1. An actuator, in particular for a valve or a relay, comprising at least:

an electrical coil,

a magnetic short-circuit element for the coil, and an armature which is disposed at least partly in the coil,

wherein the armature (9) is movable in an axial direction (18) between two terminal positions;

the course of magnetic flux in a first terminal position extends from the armature (9) primarily through a face on a first end (63) of the short-circuit element (3), to which the axial direction (18) is perpendicular;

the course of magnetic flux in a second terminal position of the armature (9) extends primarily through a face on the first end (63) of the short-circuit element (3) that extends parallel to the axial direction (18);

wherein the short-circuit element (3) is a stamped and bent part having a first surface (21) and a second surface (24) and further a first, a second, and third side face (27, 28, 29); and

said first surface (21) and said second surface (24) are disposed parallel to one another and extend perpendicular to the first, the second, and the third side face (27, 28, 29), which extend in the axial direction (18) and join the first and second surfaces (21, 24).

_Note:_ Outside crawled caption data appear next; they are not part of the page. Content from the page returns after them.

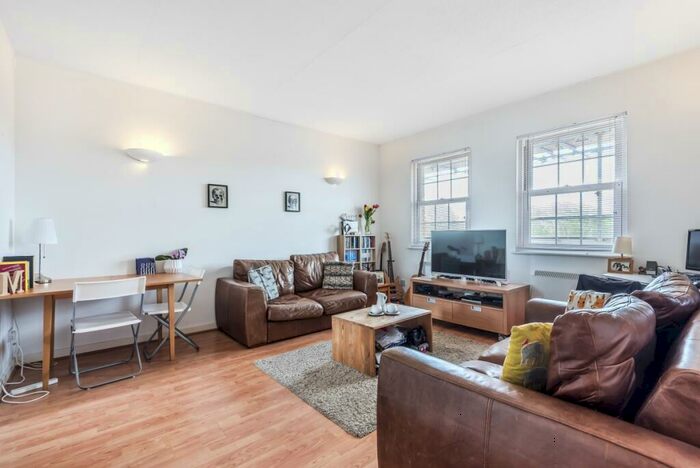 2 Bedroom Apartment To Rent In Sovereign Crescent Surrey Quays, SE16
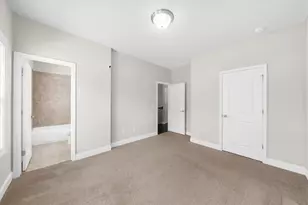 1097 Township Square, Alpharetta, GA 30022 - Photo 28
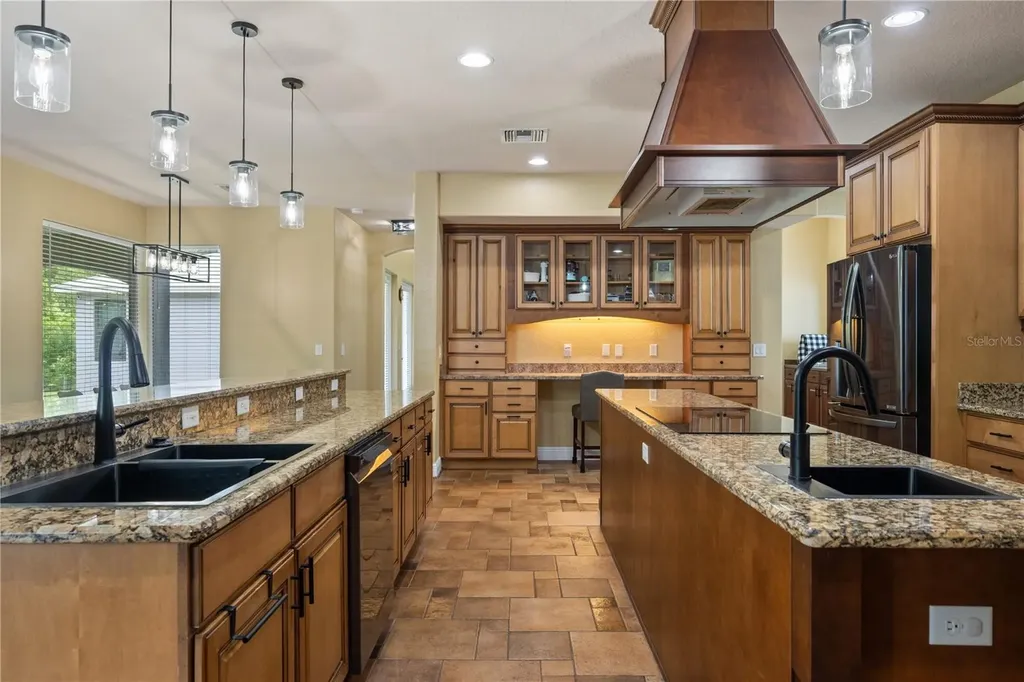 5920 Edgerton Avenue Orlando FL 32833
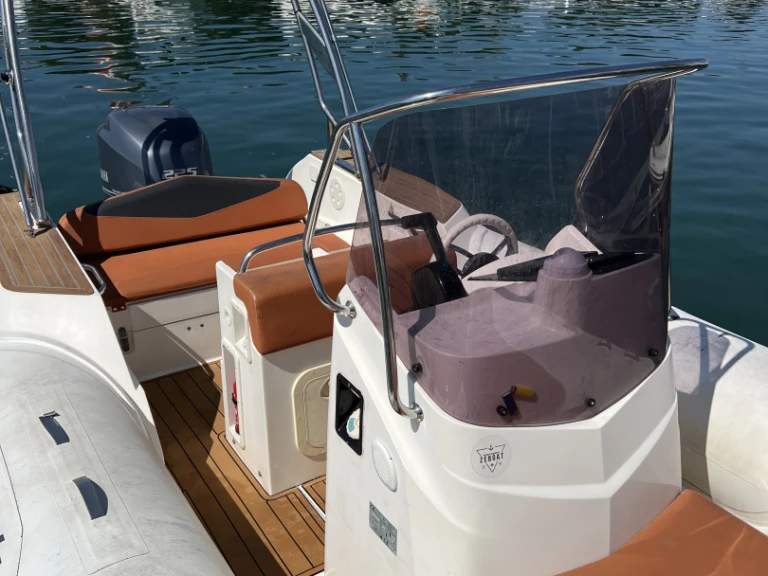 Schlauchboot mieten in Marseille - Capelli Tempest 700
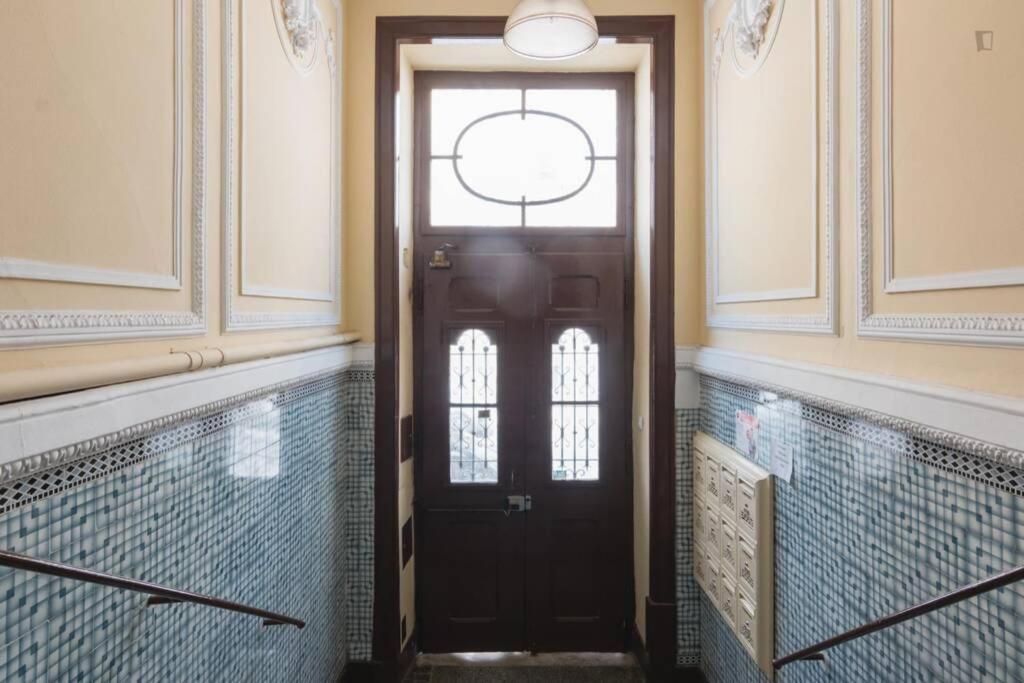 Sunny Terrace Apt, Close To Downtown! 2 Bedroom Flat Lisabona Exterior foto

2. The actuator of claim 1, wherein the armature (9) has an end face (57); and

the short-circuit element (3), on a first end (63), has a large enough proportional radial face, at which the end face (57) is aimed, that a magnetic resistance between the proportional radial face (69) and the end face (57) is as slight as possible.

3. The actuator of claim 1, wherein the short-circuit element (3) has an indentation (38) on a second end (66).

4. The actuator of claim 1, wherein a sleeve (6) is disposed in the coil (45).

5. The actuator of claim 1, wherein the short-circuit element (3) is a stamped and bent part.

6. The actuator of claim 1, wherein the armature (9) is a hollow cylinder.

7. The actuator of claim 1, wherein the armature (9) is a stamped and bent part.

8. The actuator of claim 1 or 7, wherein the armature (9) has beads (12) on the outer jacket face (41).

9. The actuator of claim 1, wherein a sealing plug (15) is disposed in the armature (9).

10. The actuator of claim 9, wherein a triple-connection conduit (78) with three openings (81, 84, 87) is disposed in the actuator (1); and

the sealing plug (15), in each terminal position of the armature (9), seals off one opening (81, 84) of the triple- connection conduit (78).

11. The actuator of claim 1, wherein the short-circuit element (3) has a stop face (54) for the armature (9) in the axial direction.

12. The actuator of claim 11, wherein the armature (9) and the short-circuit element (3) partly oppose one another in the radial direction (18), when the armature (9) is resting on the stop face (54).